→ **WHAT YOU SHOULD DO**
Copy the stretch of the tree traversal post from "Trees and continuation" through "extensible and clean.".

Trees and continuation passing style
For no reason in particular I decided to revisit tree traversal as a kind of programming kata. There are two main kinds of tree traversal:
Depth first - This is where you go all the way down a tree’s branches first before bubbling up to do work. With a tree like below, you’d hit
c
before doing any work since it’s the deepest part of the tree (assuming you iterated left first then right)
a
/ \
b e
/ \
c d
Breadth first - This is where you hit all the nodes at the level you’re on before going further. So with the same tree, you’d hit a, then b, then e, then c and d.
Being as I actually hate tree traversal, and having to think about it, I decided that whatever I write better be extensible and clean.
Depth first
Here is a simple DFS traversal
private List\<T\> DepthFirstFlatten\<T\>(T root, Func\<T, List\<T\>\> edgeFunction) where T : class
{
if (root == null)

→ **DATASET RECORDS**
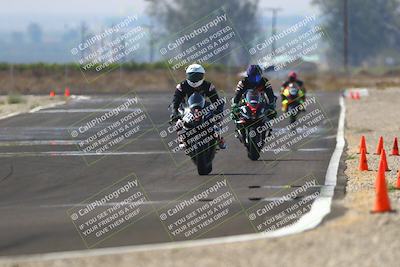 media/Sep-20-2025-TrackDaz (Sat) [[27f0cde673]]/A Group/2pm (Turn 9)/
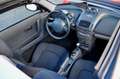 smart roadster Softouch Piros - thumbnail 7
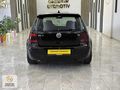 2003 GOLF TEMİZ BAKIMLI DEĞİŞENSİZ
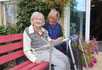 Herncliffe Care Home - 5
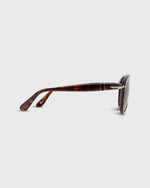 Load image into Gallery viewer, 649 Original Sunglasses Havana/Brown
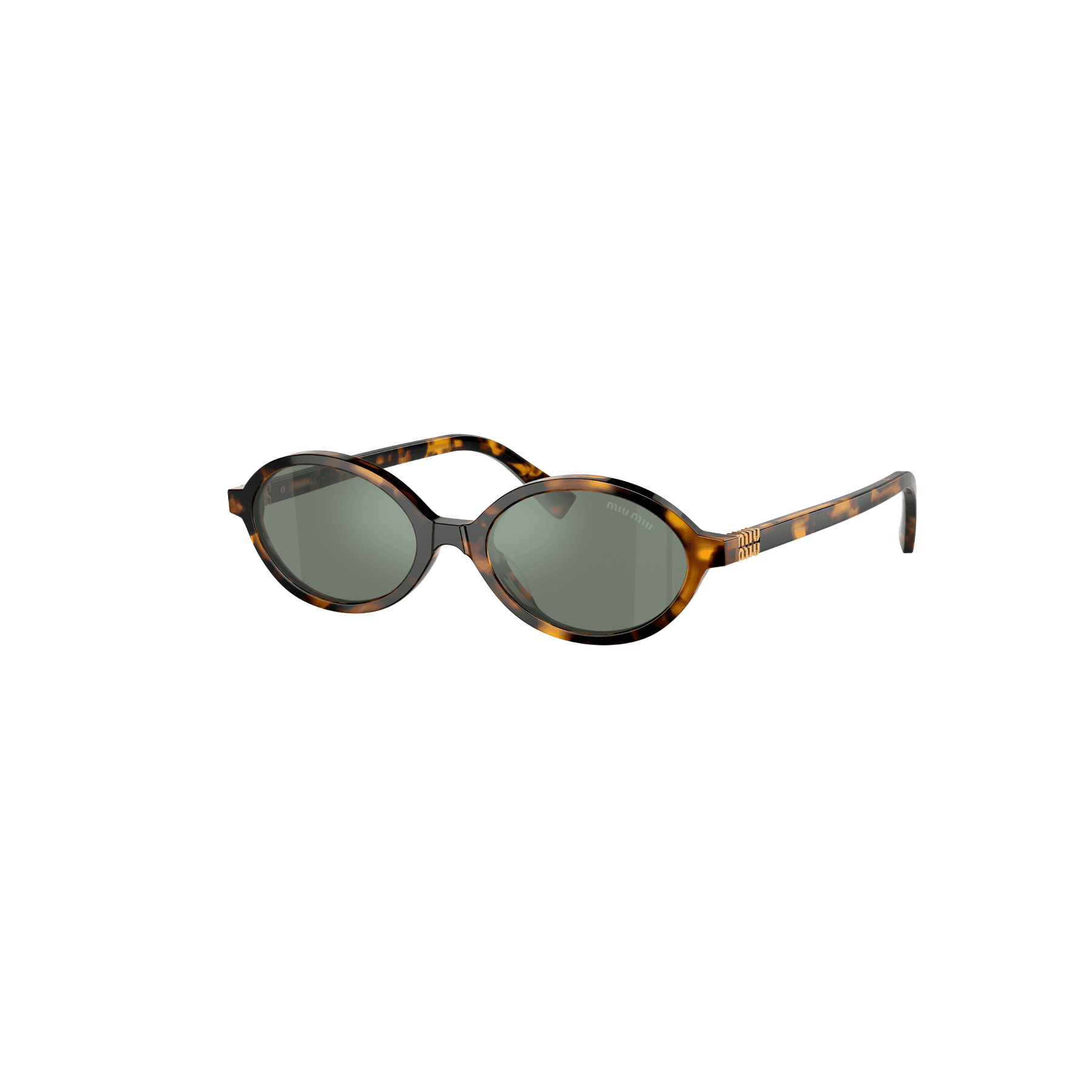Miu Miu image 1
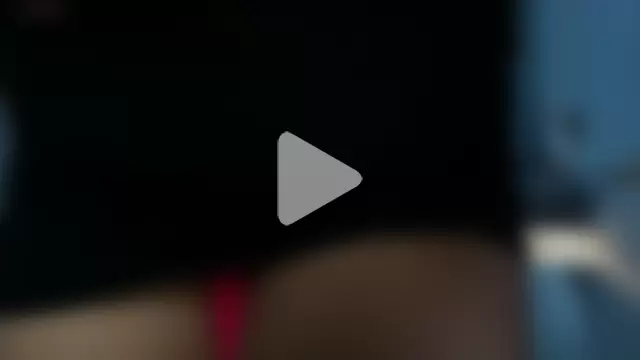 octavia_rouse photo 5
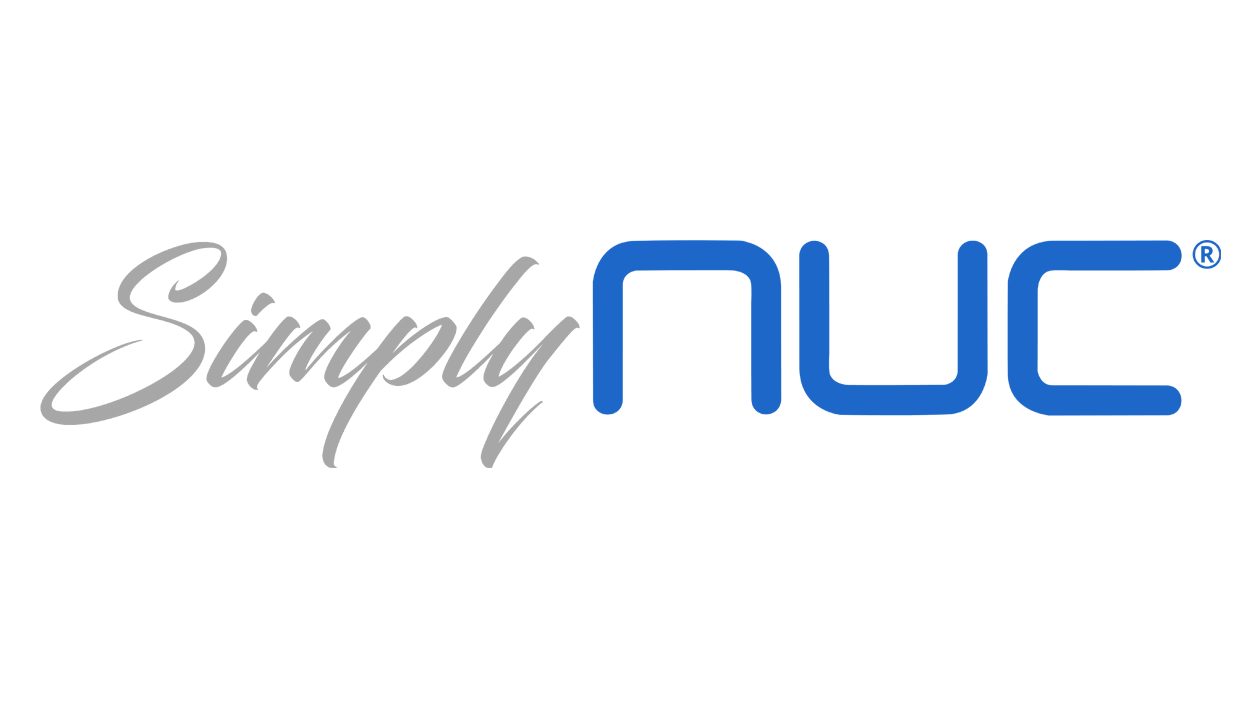 SimplyNUC partner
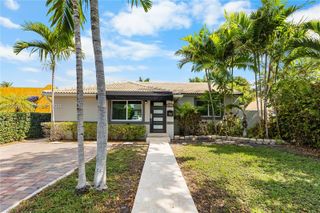 1835 SW 18th St, Miami, FL 33145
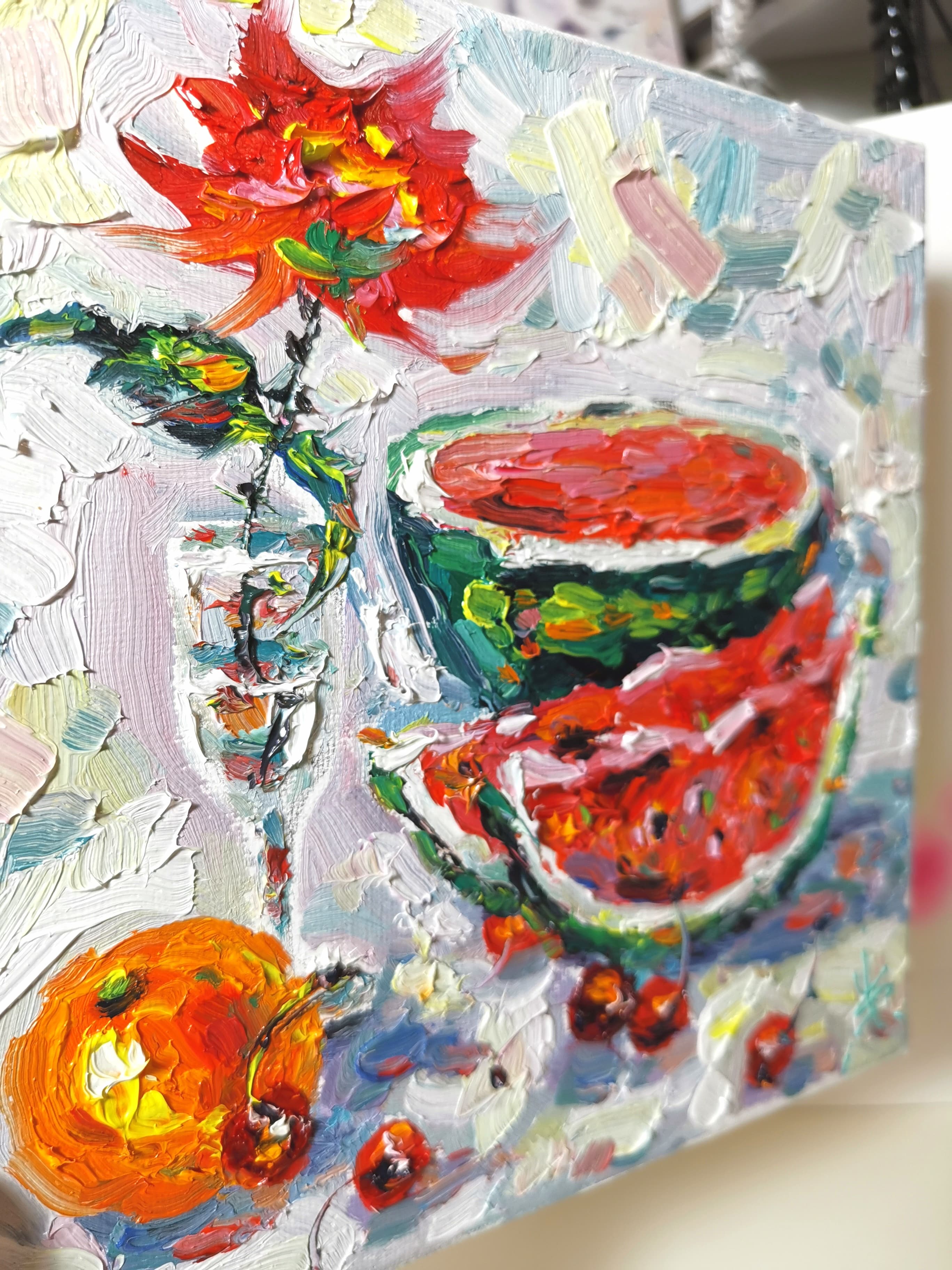 yael nataly blog post image 3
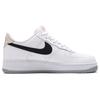 Nike Air Force 1 Low '07 Rs 'Ember Glow' CK0806-100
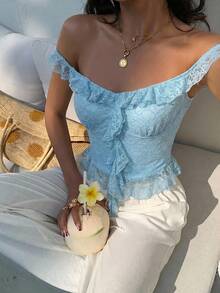 Baby Blue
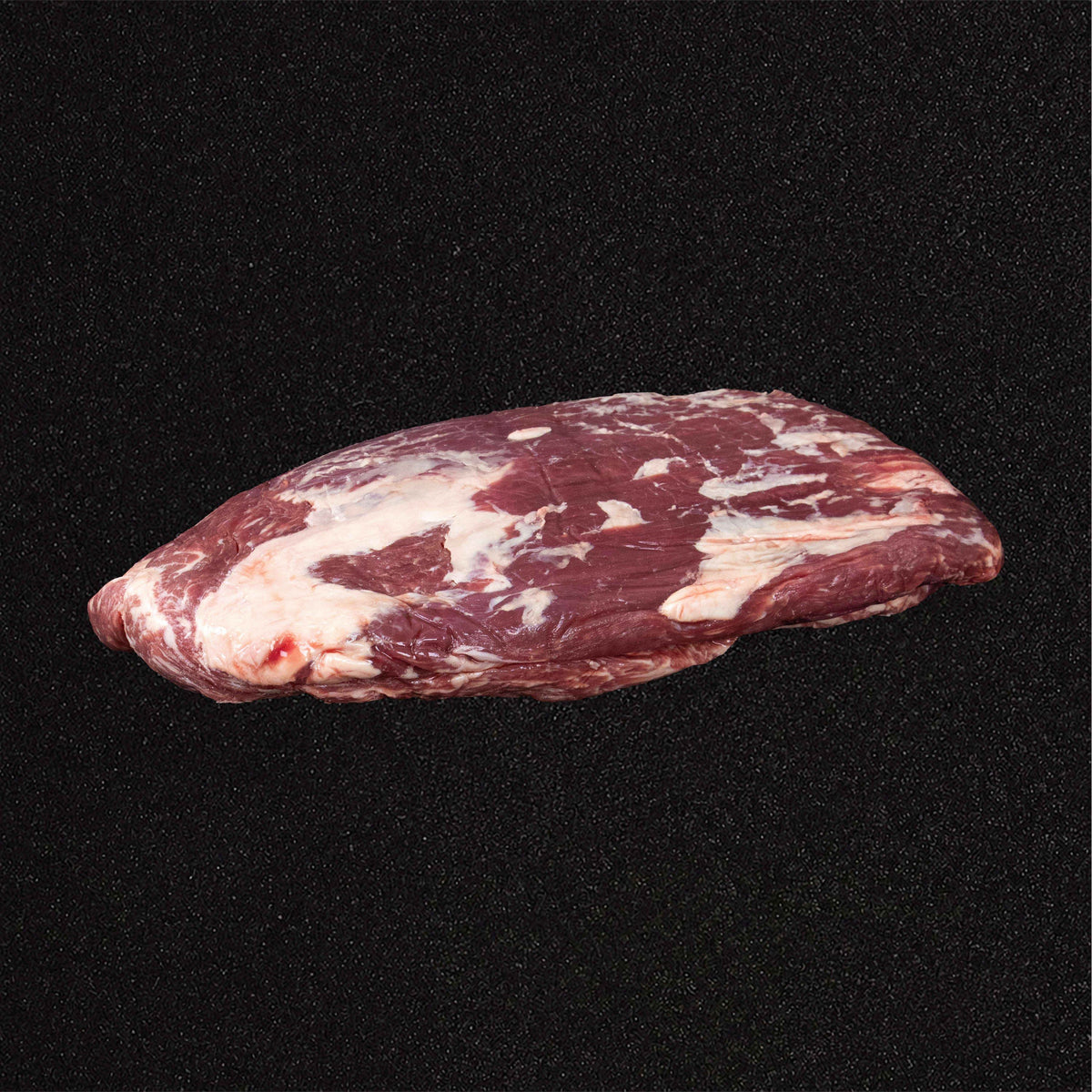 FROZEN AU WAGYU FLANK STEAK MB6-7 (#111454)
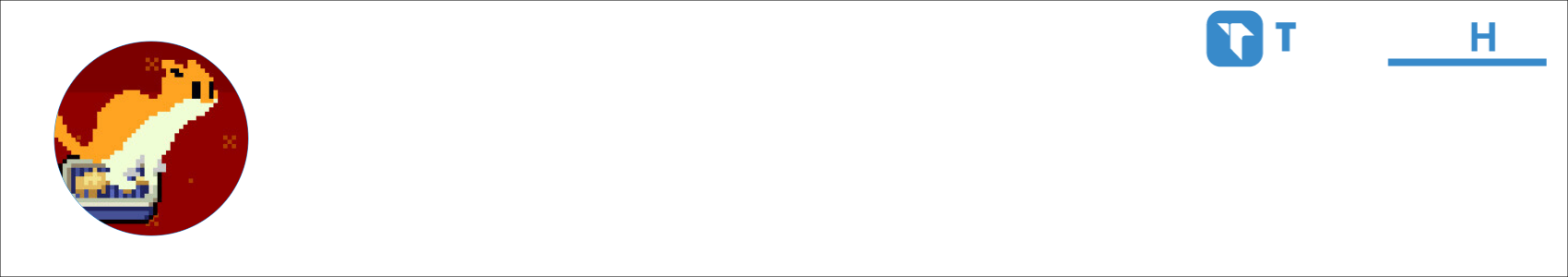 Vaso Activity Banner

→ **EXERCISE OUTPUT**
Trees and continuation passing style
For no reason in particular I decided to revisit tree traversal as a kind of programming kata. There are two main kinds of tree traversal:
Depth first - This is where you go all the way down a tree’s branches first before bubbling up to do work. With a tree like below, you’d hit
c
before doing any work since it’s the deepest part of the tree (assuming you iterated left first then right)
a
/ \
b e
/ \
c d
Breadth first - This is where you hit all the nodes at the level you’re on before going further. So with the same tree, you’d hit a, then b, then e, then c and d.
Being as I actually hate tree traversal, and having to think about it, I decided that whatever I write better be extensible and clean.